O Tribunal Administrativo (TA), órgão responsável pela fiscalização da legalidade dos gastos públicos, diz que impediu gastos irregulares no valor de 1,2 bilião de meticais (17,2 milhões de dólares americanos à taxa de câmbio actual) durante o primeiro semestre de 2026.
Segundo Arquimedes Varrimelo, porta-voz do TA, durante a apresentação dos resultados das actividades do órgão no primeiro semestre, no mesmo período de 2025, o órgão impediu gastos irregulares no valor de 360 milhões de meticais.

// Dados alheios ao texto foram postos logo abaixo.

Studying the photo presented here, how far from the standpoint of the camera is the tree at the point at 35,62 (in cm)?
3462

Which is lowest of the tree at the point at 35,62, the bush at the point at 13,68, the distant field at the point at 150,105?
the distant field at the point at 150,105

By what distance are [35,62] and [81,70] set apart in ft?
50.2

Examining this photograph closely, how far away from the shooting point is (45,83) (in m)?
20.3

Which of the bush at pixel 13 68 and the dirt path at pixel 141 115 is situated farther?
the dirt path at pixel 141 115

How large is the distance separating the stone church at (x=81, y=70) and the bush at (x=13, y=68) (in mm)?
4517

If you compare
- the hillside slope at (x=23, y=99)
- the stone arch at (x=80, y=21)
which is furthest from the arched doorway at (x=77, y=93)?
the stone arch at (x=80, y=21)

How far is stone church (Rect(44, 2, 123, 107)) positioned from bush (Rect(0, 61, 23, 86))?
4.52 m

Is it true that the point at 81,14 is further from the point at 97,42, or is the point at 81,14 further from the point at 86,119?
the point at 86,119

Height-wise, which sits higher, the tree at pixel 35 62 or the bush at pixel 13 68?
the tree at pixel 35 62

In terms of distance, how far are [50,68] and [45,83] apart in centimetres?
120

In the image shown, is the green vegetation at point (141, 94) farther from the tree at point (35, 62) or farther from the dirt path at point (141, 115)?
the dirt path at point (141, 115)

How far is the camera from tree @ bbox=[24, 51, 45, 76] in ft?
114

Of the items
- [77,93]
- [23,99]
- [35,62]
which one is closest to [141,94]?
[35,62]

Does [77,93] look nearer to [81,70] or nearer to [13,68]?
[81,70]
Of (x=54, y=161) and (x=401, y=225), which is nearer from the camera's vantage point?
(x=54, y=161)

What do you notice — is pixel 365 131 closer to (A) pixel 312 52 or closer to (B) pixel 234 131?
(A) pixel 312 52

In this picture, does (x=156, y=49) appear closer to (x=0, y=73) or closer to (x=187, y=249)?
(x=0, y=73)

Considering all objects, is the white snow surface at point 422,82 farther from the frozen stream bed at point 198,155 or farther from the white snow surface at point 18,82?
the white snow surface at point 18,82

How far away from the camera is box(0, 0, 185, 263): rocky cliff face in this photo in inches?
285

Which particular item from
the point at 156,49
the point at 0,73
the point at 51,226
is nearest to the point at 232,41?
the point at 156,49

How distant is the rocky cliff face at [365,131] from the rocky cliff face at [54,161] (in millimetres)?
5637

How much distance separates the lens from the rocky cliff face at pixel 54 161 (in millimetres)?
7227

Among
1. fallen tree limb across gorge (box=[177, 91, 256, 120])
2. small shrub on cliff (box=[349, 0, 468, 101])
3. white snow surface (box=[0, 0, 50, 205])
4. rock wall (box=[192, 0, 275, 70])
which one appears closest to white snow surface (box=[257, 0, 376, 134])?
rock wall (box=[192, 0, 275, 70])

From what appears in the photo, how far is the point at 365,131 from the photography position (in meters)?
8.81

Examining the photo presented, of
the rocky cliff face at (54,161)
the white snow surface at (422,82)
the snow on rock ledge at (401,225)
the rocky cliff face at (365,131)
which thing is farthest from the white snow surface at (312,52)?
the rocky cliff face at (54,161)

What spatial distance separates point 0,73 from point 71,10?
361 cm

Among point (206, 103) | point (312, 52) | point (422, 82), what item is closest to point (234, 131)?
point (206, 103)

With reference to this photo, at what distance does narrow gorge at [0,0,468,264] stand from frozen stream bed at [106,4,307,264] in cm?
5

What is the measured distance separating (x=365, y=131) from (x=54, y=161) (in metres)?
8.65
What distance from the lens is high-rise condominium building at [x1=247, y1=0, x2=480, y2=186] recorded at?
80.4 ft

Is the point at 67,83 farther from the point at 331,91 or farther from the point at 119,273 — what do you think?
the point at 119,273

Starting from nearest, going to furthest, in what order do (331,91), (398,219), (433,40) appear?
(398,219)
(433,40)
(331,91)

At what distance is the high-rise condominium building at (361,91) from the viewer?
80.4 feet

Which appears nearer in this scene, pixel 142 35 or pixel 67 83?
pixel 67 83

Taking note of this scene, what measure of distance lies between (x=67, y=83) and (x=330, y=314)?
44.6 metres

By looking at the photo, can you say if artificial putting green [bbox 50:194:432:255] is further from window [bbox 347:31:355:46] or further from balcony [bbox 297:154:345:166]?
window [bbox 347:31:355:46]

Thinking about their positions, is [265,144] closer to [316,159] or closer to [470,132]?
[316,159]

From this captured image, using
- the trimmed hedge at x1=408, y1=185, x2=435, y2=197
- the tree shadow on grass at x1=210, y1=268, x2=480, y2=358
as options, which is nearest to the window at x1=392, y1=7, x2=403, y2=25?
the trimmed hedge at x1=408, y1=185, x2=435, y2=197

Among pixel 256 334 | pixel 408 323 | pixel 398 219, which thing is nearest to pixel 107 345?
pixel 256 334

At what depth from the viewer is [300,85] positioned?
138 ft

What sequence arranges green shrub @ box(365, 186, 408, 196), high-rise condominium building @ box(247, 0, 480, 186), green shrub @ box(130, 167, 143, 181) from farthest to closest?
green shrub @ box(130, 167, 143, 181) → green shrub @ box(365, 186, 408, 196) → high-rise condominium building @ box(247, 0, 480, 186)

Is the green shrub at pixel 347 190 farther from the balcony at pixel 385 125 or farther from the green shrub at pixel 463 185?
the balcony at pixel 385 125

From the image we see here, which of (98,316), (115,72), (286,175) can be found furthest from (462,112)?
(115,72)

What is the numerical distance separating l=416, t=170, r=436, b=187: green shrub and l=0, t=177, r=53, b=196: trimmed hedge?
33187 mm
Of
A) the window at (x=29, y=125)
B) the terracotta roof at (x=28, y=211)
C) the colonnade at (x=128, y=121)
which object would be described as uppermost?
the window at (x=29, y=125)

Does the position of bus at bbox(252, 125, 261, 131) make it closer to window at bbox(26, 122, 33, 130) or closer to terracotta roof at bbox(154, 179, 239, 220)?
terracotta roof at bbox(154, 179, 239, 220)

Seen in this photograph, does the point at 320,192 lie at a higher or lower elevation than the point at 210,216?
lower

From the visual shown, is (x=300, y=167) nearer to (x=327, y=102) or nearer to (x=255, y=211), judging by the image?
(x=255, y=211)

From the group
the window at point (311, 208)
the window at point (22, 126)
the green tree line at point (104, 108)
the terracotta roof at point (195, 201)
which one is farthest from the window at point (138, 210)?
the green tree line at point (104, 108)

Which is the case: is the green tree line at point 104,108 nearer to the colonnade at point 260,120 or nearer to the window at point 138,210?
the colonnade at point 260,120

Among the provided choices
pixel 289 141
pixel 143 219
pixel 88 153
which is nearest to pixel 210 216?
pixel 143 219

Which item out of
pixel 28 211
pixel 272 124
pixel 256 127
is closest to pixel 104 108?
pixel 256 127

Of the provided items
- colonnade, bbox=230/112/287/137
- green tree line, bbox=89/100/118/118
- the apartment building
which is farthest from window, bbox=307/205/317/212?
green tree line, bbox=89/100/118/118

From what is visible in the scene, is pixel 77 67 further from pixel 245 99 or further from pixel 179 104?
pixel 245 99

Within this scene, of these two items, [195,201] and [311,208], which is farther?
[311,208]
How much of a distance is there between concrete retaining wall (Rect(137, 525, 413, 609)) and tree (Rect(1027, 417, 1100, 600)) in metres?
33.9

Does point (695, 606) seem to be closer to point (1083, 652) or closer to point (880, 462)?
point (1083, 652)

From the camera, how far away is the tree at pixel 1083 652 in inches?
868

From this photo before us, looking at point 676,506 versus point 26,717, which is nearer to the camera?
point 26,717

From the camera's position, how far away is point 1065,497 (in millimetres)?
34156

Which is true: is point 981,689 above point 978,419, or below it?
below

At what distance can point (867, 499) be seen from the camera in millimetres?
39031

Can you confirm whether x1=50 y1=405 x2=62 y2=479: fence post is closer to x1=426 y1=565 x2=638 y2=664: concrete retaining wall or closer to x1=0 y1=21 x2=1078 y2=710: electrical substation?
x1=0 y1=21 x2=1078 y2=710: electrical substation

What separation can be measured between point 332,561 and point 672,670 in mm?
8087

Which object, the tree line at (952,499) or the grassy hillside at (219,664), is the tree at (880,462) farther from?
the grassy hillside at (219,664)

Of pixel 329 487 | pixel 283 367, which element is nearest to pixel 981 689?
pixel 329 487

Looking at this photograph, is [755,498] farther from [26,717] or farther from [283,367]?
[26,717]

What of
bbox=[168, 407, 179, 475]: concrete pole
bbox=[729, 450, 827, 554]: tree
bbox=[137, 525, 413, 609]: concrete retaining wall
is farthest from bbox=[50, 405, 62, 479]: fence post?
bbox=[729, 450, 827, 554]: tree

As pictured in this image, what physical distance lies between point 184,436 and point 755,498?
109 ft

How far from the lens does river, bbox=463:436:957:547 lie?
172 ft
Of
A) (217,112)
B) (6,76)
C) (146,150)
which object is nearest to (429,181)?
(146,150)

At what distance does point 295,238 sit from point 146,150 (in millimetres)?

Ele explicou que os 1,2 bilião de meticais decorrem de diversos factores, incluindo a recusa de aprovação de processos relacionados a pessoal, nomeações e contratos sem dotação orçamental; violações das normas e princípios de transparência em concursos públicos; falta de documentos essenciais; e incumprimento dos prazos de apresentação de processos com base em declarações de “necessidade urgente do serviço”.
Outras irregularidades detectadas pelo TA incluem a falta de dotação orçamental (verificada pelo sistema e-SISTAFE), a ausência de garantia de execução final ou a sua não confirmação pelo Instituto Nacional de Supervisão de Seguros e a apresentação de licenças comerciais incompatíveis com o objecto dos contratos.
Varrimelo também destacou o uso excessivo do método de contratação directa, especialmente para contratos de manutenção, em casos onde não havia base legal para tal procedimento.
“O número resulta da recusa de aprovação de processos relativos a pessoal, nomeações e contratos sem dotação orçamental, bem como processos em que os procedimentos de contratação pública não foram seguidos. Trata-se de problemas de legalidade e disciplina financeira que a fiscalização prévia detecta, impedindo a execução da despesa”, afirmou.
“Os principais motivos para a recusa de aprovação foram falhas no processamento dos processos, falta de dotação orçamental, incumprimento das normas de contratação pública e uso indevido de procedimentos de contratação directa”, acrescentou.
À luz dessas conclusões, o TA recomenda que a Administração Pública fortaleça a transparência nos processos de contratação e nomeação, bem como a legalidade, a disciplina financeira e a gestão adequada dos recursos públicos. Solicitou ainda a melhoria da qualidade das licitações públicas, a prevenção de ilegalidades e o fortalecimento da confiança nas instituições públicas.
Em relação a questões de pessoal, o TA recomenda “a preparação adequada e completa dos dossiers, a garantia da disponibilidade orçamental, o estrito cumprimento da legislação aplicável e o fortalecimento dos mecanismos de controlo.
“Recomendamos também o cumprimento das normas de contratação pública, a verificação da disponibilidade de fundos antes da contratação (por meio da alocação orçamental), a prestação de garantias finais adequadas, o fortalecimento dos controles internos e a promoção da formação contínua para o pessoal das Unidades de Execução de Licitações (UELs) e dos departamentos de recursos humanos.
A Secção de Contas Públicas — que supervisiona a legalidade e a regularidade da gestão de fundos públicos, incluindo a realização de auditorias e a certificação de reembolsos, multas e juros de mora — realizou 55 auditorias no primeiro semestre de 2026, em comparação com 14 no mesmo período de 2025.
Durante o período em análise, 1.925 entidades da Administração Pública apresentaram as suas demonstrações financeiras ao Tribunal Administrativo, em comparação com 1.850 no período correspondente de 2025.
O TA também recuperou 88,5 milhões meticais no primeiro semestre de 2026, em comparação com 51 milhões em 2025. O montante recuperado representa um aumento de aproximadamente 73,6%, equivalente a mais de 37,5 milhões de meticais.